━━ TASK INPUT ━━
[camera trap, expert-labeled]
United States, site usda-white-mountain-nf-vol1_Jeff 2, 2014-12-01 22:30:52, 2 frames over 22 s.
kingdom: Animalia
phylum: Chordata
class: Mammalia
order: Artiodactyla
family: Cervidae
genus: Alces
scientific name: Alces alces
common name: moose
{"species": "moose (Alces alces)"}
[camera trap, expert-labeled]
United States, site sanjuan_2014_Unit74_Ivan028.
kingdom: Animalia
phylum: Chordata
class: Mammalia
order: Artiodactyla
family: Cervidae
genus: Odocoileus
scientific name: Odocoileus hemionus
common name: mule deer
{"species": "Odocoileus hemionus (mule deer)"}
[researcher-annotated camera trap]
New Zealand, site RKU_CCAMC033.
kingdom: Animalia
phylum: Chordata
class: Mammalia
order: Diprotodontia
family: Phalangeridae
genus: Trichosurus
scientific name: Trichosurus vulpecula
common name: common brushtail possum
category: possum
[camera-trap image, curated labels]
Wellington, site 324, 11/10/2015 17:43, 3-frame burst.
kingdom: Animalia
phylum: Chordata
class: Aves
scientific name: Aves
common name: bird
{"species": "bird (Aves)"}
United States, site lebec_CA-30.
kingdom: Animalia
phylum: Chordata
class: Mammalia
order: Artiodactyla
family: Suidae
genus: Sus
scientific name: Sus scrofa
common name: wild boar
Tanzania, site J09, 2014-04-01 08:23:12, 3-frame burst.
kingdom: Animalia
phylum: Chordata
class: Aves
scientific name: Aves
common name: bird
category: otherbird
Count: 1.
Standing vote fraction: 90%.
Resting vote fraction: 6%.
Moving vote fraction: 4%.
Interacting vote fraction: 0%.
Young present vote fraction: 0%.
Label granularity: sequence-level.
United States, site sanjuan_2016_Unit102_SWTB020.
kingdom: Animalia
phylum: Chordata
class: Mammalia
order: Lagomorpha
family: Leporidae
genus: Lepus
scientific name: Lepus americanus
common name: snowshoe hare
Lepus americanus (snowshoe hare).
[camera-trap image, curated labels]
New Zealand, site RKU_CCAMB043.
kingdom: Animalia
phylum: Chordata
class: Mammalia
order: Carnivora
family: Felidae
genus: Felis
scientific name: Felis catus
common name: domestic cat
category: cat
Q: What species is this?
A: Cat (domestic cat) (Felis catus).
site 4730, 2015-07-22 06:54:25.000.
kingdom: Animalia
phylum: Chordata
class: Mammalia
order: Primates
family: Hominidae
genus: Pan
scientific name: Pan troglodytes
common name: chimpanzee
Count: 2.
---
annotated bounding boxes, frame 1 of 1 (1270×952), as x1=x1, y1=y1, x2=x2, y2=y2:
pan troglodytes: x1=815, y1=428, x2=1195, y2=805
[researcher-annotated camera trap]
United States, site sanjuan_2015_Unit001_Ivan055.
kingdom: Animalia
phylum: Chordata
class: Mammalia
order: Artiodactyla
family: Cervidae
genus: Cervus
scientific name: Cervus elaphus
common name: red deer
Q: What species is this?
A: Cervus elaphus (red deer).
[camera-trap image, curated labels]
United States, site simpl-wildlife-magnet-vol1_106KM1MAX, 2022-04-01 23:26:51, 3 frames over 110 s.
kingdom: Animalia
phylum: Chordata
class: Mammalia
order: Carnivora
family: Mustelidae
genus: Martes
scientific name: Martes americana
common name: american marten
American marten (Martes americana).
━━━
> [AIM OF THE EXERCISE] Reproduce all of the data above, exactly and without omission.

> [ANSWER BELOW]
[camera trap, expert-labeled]
United States, site usda-white-mountain-nf-vol1_Jeff 2, 2014-12-01 22:30:52, 2 frames over 22 s.
kingdom: Animalia
phylum: Chordata
class: Mammalia
order: Artiodactyla
family: Cervidae
genus: Alces
scientific name: Alces alces
common name: moose
{"species": "moose (Alces alces)"}
[camera trap, expert-labeled]
United States, site sanjuan_2014_Unit74_Ivan028.
kingdom: Animalia
phylum: Chordata
class: Mammalia
order: Artiodactyla
family: Cervidae
genus: Odocoileus
scientific name: Odocoileus hemionus
common name: mule deer
{"species": "Odocoileus hemionus (mule deer)"}
[researcher-annotated camera trap]
New Zealand, site RKU_CCAMC033.
kingdom: Animalia
phylum: Chordata
class: Mammalia
order: Diprotodontia
family: Phalangeridae
genus: Trichosurus
scientific name: Trichosurus vulpecula
common name: common brushtail possum
category: possum
[camera-trap image, curated labels]
Wellington, site 324, 11/10/2015 17:43, 3-frame burst.
kingdom: Animalia
phylum: Chordata
class: Aves
scientific name: Aves
common name: bird
{"species": "bird (Aves)"}
United States, site lebec_CA-30.
kingdom: Animalia
phylum: Chordata
class: Mammalia
order: Artiodactyla
family: Suidae
genus: Sus
scientific name: Sus scrofa
common name: wild boar
Tanzania, site J09, 2014-04-01 08:23:12, 3-frame burst.
kingdom: Animalia
phylum: Chordata
class: Aves
scientific name: Aves
common name: bird
category: otherbird
Count: 1.
Standing vote fraction: 90%.
Resting vote fraction: 6%.
Moving vote fraction: 4%.
Interacting vote fraction: 0%.
Young present vote fraction: 0%.
Label granularity: sequence-level.
United States, site sanjuan_2016_Unit102_SWTB020.
kingdom: Animalia
phylum: Chordata
class: Mammalia
order: Lagomorpha
family: Leporidae
genus: Lepus
scientific name: Lepus americanus
common name: snowshoe hare
Lepus americanus (snowshoe hare).
[camera-trap image, curated labels]
New Zealand, site RKU_CCAMB043.
kingdom: Animalia
phylum: Chordata
class: Mammalia
order: Carnivora
family: Felidae
genus: Felis
scientific name: Felis catus
common name: domestic cat
category: cat
Q: What species is this?
A: Cat (domestic cat) (Felis catus).
site 4730, 2015-07-22 06:54:25.000.
kingdom: Animalia
phylum: Chordata
class: Mammalia
order: Primates
family: Hominidae
genus: Pan
scientific name: Pan troglodytes
common name: chimpanzee
Count: 2.
---
annotated bounding boxes, frame 1 of 1 (1270×952), as x1=x1, y1=y1, x2=x2, y2=y2:
pan troglodytes: x1=815, y1=428, x2=1195, y2=805
[researcher-annotated camera trap]
United States, site sanjuan_2015_Unit001_Ivan055.
kingdom: Animalia
phylum: Chordata
class: Mammalia
order: Artiodactyla
family: Cervidae
genus: Cervus
scientific name: Cervus elaphus
common name: red deer
Q: What species is this?
A: Cervus elaphus (red deer).
[camera-trap image, curated labels]
United States, site simpl-wildlife-magnet-vol1_106KM1MAX, 2022-04-01 23:26:51, 3 frames over 110 s.
kingdom: Animalia
phylum: Chordata
class: Mammalia
order: Carnivora
family: Mustelidae
genus: Martes
scientific name: Martes americana
common name: american marten
American marten (Martes americana).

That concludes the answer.